Lessons from wiring Claude Sonnet into my Gmail, Contacts and Calendar

May 28, 2025

by Eran Sandler

A few weeks ago I experimented with hooking up Anthropic’s Claude Sonnet 3.7 (the last 200k-token Sonnet release before Claude 4 arrived) directly to my personal Google Workspace tools: Gmail, Google Contacts, and Google Calendar. The idea was simple: can a single large-context LLM effectively manage my daily productivity tasks?

I quickly prototyped three agents using Google's APIs:

InboxBot: identifies urgent emails, summarizes unread messages, drafts quick replies, and archives low-priority mail.
ContactBot: merges duplicate contacts and fills in missing contact details (names, companies) extracted from email history.
CalendarBot: checks my availability, negotiates meeting times with other participants (and their own agents), and sends out calendar invitations.

Immediate problems I hit

I rapidly encountered key limitations, even though the 200k-token context window initially seemed huge.
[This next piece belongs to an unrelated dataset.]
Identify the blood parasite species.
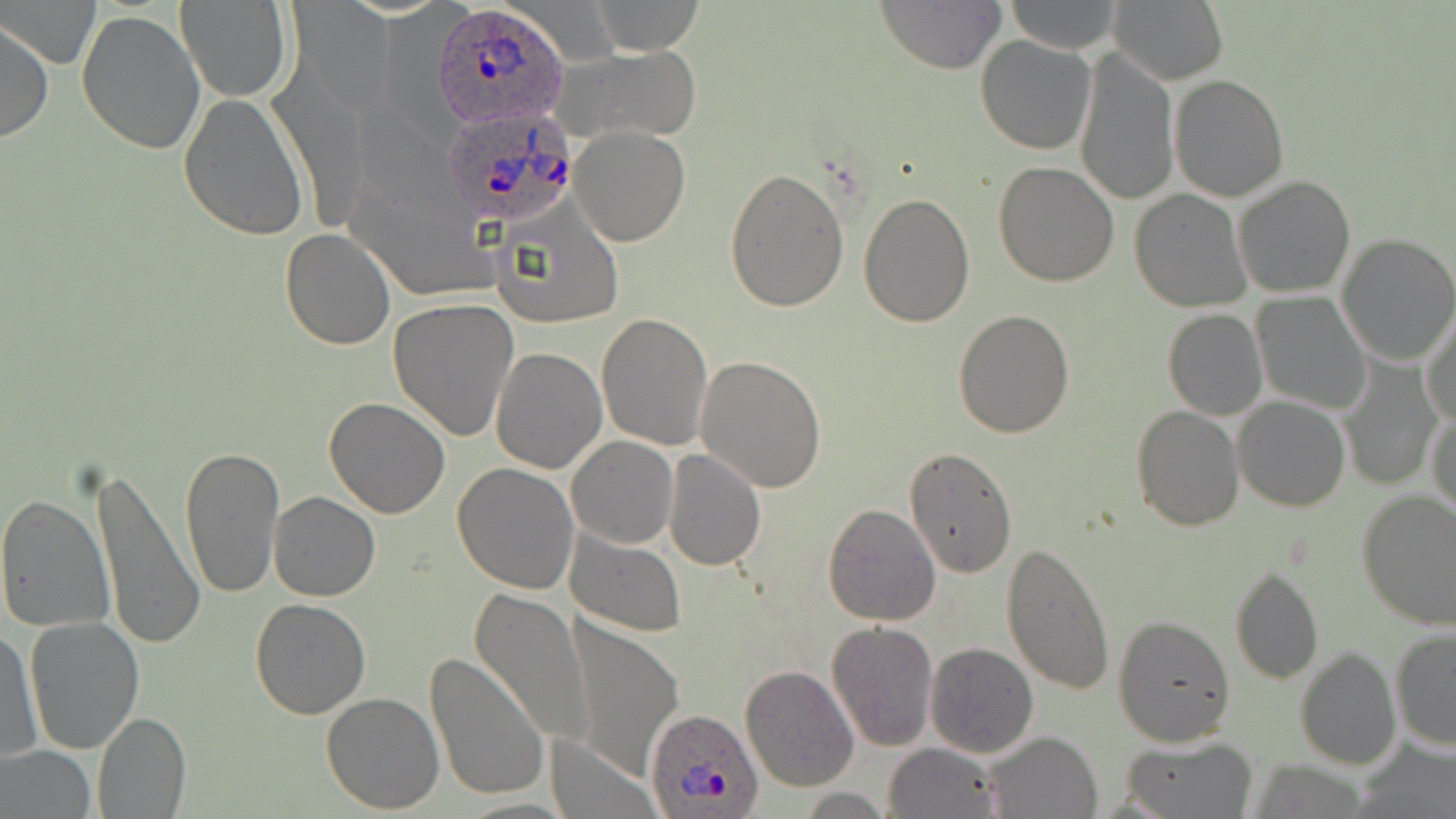
Plasmodium ovale.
The biggest issue was prompt size: combining the system prompt, detailed function specs, and raw Gmail or Calendar data quickly overflowed the available context. Throwing in more data made results worse, causing the model to lose track of critical details. Payload sizes also varied dramatically, further complicating prompt management.

Another issue was cross-task contamination: Claude often retained context from unrelated tasks, mixing details from one job (like drafting a work-related email) into another entirely different one (such as booking dinner).

To manage these challenges, I added a two-step prompting process. First, a preliminary call selected only the necessary tools for the task. Then a second call included just those tools and carefully trimmed data. I aggressively shortened email threads, extracted minimal summaries, offloaded large payloads externally, and used a task-scoped memory store with a 30-minute expiration to avoid cross-task leaks.

These adjustments reduced the prompt size from roughly 215k tokens down to around 75k, lowered monthly token usage, but introduced additional latency due to the extra API calls.

Results and lessons learned

InboxBot now reliably drafts about 70% of routine email replies with minimal edits required. ContactsBot successfully merged 312 duplicate contacts in one run, and CalendarBot autonomously booked all 25 test meetings I threw at it.

But here's the real takeaway: if these fundamental issues surfaced so quickly in my small-scale experiment, other developers building multi-turn chats or more complicated agent interactions will inevitably run into the same problems—likely sooner and more painfully.